CitePrism: Human-in-the-Loop AI for Citation Auditing and Editorial Integrity
CitePrism introduces a human-in-the-loop AI framework designed to assist editors and reviewers in auditing manuscript citations for relevance, accuracy, and ethical appropriateness. The system combines large language models, semantic similarity analysis, and metadata verification to flag potentially problematic citations, achieving moderate agreement with human reviewers in preliminary testing on a pavement engineering manuscript.
CitePrism addresses a fundamental challenge in academic publishing: the labor-intensive and inconsistent manual review of citations across thousands of submitted manuscripts. As research output accelerates and citation networks grow increasingly complex, editors and peer reviewers struggle to verify whether cited works genuinely support the claims they purportedly back. This creates vulnerabilities to citation manipulation, obsolete references, and poor bibliographic practice that can undermine research integrity at scale.
The tool represents a practical application of LLM technology to editorial workflows, combining multiple verification layers—contextual reasoning, embedding-based similarity matching, metadata validation, and self-citation pattern detection. Rather than attempting fully autonomous decision-making, CitePrism deliberately positions itself as a triage and screening layer that surfaces problematic citations for human expert judgment. This design choice reflects emerging best practices in AI deployment for high-stakes domains where transparency and human oversight remain essential.
The preliminary validation results reveal both promise and limitations. Perfect recall for irrelevant citations demonstrates potential value in conservative screening, yet the presence of false positives confirms that algorithmic scoring alone cannot replace editorial expertise. The modest Cohen's kappa of 0.429 indicates substantial disagreement with human labelers, likely reflecting the nuanced, context-dependent nature of citation appropriateness. The authors appropriately acknowledge these constraints and explicitly reject claims of broader applicability beyond their single case study.

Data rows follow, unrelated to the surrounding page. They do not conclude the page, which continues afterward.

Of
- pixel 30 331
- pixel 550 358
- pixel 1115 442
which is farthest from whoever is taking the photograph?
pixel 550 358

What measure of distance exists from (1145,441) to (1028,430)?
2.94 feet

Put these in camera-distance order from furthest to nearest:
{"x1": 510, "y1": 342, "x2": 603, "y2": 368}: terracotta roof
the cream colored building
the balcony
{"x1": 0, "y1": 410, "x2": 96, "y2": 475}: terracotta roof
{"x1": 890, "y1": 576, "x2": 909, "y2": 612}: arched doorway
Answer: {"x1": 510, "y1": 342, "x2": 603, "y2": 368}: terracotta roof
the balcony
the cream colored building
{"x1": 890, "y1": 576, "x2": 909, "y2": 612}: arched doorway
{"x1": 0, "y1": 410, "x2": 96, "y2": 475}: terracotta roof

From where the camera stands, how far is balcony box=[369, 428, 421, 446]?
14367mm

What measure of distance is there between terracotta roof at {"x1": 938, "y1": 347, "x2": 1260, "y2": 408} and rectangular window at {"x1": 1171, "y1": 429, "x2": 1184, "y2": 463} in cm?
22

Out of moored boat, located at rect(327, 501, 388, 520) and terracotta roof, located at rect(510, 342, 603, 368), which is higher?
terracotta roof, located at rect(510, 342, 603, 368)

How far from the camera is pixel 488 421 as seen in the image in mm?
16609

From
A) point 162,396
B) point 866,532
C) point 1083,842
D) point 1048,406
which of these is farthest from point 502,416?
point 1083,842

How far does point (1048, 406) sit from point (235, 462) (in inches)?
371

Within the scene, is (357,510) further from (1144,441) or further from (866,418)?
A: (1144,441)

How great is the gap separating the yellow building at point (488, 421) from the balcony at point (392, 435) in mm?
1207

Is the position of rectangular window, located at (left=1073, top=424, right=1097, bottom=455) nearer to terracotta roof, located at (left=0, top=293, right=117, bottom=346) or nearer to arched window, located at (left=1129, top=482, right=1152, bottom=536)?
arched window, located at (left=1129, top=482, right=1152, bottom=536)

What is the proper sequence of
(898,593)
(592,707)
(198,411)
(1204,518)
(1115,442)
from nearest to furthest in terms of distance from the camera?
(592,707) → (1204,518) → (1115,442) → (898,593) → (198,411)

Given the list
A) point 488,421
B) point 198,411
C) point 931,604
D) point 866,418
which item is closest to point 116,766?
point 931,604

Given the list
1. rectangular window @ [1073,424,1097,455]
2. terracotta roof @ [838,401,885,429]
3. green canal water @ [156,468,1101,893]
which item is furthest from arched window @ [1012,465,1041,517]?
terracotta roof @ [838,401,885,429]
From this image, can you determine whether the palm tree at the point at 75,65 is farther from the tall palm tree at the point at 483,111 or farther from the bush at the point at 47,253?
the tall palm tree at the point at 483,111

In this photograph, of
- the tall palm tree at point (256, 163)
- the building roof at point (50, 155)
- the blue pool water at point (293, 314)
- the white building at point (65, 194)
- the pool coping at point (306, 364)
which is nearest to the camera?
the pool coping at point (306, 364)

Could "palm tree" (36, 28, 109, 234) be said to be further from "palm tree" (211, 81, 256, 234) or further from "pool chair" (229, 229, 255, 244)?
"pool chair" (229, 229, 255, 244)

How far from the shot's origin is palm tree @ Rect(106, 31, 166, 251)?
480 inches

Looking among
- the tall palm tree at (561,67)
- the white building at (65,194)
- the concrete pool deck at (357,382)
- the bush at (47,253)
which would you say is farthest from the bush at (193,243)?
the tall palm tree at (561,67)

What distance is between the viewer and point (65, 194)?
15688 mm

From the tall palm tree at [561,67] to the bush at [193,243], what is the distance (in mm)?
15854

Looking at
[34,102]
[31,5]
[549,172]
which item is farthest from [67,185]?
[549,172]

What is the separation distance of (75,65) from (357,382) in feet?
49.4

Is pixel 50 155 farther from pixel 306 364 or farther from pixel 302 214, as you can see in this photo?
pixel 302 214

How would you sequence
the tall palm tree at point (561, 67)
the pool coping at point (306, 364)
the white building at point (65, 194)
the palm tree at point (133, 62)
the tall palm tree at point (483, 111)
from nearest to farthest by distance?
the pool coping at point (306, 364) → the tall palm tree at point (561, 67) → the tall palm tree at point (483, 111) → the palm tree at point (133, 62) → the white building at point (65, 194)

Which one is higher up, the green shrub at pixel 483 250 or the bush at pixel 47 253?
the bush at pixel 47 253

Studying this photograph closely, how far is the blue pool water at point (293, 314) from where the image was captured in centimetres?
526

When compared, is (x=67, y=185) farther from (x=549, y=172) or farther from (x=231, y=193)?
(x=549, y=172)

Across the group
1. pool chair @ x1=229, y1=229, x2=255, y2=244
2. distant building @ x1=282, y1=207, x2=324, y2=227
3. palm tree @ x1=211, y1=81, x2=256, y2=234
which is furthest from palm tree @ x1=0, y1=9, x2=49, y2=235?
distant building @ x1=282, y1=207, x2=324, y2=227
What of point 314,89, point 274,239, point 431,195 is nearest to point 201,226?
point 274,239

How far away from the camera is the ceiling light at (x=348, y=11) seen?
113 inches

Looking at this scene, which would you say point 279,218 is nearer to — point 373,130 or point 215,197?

For the academic publishing ecosystem, CitePrism signals growing institutional investment in AI-assisted quality assurance. Widespread adoption would require validation across diverse disciplines, training on larger annotation datasets, and integration with editorial management systems. The framework's emphasis on interpretability and configurable thresholds positions it favorably for institutional deployment where explainability matters to stakeholders.
- →CitePrism combines LLM reasoning, semantic similarity, and metadata verification to assist editors in detecting problematic manuscript citations.
- →Preliminary testing on 104 references achieved perfect recall for irrelevant citations but generated false positives requiring human analyst review.
- →The system explicitly positions itself as decision-support rather than autonomous misconduct detection, reflecting responsible AI design for editorial workflows.
- →Moderate Cohen's kappa agreement (0.429) with human reviewers indicates citation appropriateness remains a context-dependent judgment requiring human expertise.
- →Broader validation across multiple domains, disciplines, and annotators remains required before operational deployment in academic publishing.